Renforcement de capacités des administrations chargées de l’action de l’Etat en mer : L’Ismi forme les experts sur le ciblage et la fouille des navires

15 février 2022

Fidèle à sa mission, l’Institut de sécurité maritime interrégional (Ismi) s’investit dans la formation des administrations chargées de l’action de l’Etat en mer. C’est ainsi que s’est ouvert ce matin à l’hôtel Novotel de Cotonou un stage de formation sur le ciblage et la fouille des navires. A la fois théorique et pratique, cette session permettra aux stagiaires de renforcer leurs compétences en la matière pour plus d’efficacité à bord.

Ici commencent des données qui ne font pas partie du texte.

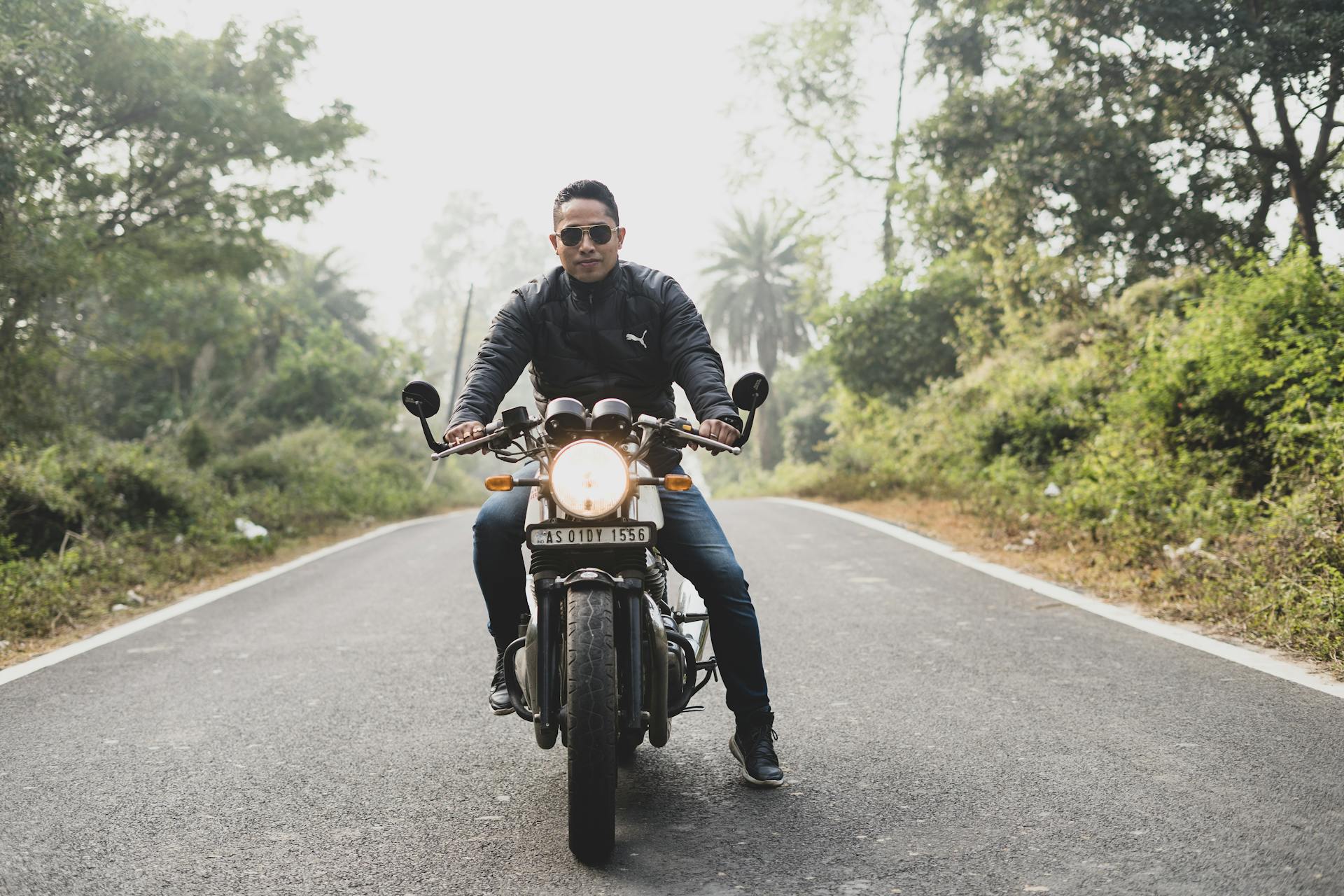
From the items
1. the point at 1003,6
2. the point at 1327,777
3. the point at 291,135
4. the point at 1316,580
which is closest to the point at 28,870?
the point at 1327,777

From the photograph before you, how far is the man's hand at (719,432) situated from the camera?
3.59 meters

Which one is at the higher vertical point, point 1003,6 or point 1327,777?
point 1003,6

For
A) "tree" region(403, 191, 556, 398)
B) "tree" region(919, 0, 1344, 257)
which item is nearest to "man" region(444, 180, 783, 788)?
"tree" region(919, 0, 1344, 257)

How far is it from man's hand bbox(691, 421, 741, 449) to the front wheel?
662mm

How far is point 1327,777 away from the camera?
3684 millimetres

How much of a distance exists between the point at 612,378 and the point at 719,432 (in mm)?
638

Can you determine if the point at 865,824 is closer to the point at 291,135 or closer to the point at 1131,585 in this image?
the point at 1131,585

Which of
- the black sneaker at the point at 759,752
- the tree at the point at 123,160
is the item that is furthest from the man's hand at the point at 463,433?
the tree at the point at 123,160

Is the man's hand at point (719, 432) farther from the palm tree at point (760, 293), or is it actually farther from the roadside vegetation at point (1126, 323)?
the palm tree at point (760, 293)

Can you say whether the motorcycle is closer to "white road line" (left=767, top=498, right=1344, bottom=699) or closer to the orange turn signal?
the orange turn signal

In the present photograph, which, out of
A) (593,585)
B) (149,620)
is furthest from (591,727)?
(149,620)

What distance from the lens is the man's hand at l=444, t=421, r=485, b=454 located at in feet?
11.7

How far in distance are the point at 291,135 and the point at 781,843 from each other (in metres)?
16.9

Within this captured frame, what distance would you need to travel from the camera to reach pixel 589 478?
10.8 feet
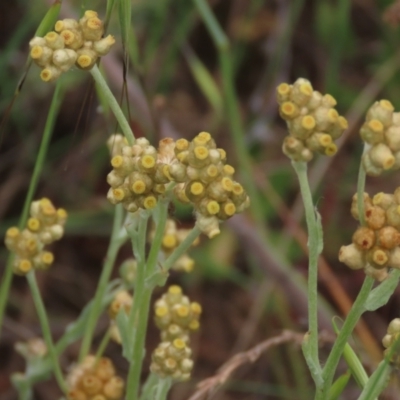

« La fouille d’un navire ne s’improvise pas ». C’est par ces mots que Guillaume Turquet de Beauregard, coordonnateur régional de l’Action de l’Etat en mer dans le golfe de Guinée et chef de projet Ismi a planté le décor de cette session de formation qui se tient du 14 au 18 février. « Si fouiller un navire ne s’improvise pas, c’est parce qu’il ne se livre pas facilement et constitue à plusieurs égards une zone de travail particulièrement complexe à explorer… un navire regorge de recoins qui constituent pour la plupart d’entre eux des caches potentielles…Beaucoup de ces zones ne sont pas exemptes de danger pour la vie humaine (descendre dans un ballast par exemple peut s’avérer être un piège). C’est pourquoi l’accent sera mis tout au long du stage sur les opérations de sécurité à effectuer pour soi-même et pour les autres », a-t-il poursuivi. Au total, neuf pays d’Afrique de l’Ouest et deux du Centre sont représentés à ce stage de formation à savoir le Cameroun, le Congo, la Côte-d’Ivoire, le Gabon, la Guinée Conakry, le Nigéria, le Sénégal, le Togo, le Bénin, les Comores et Djibouti.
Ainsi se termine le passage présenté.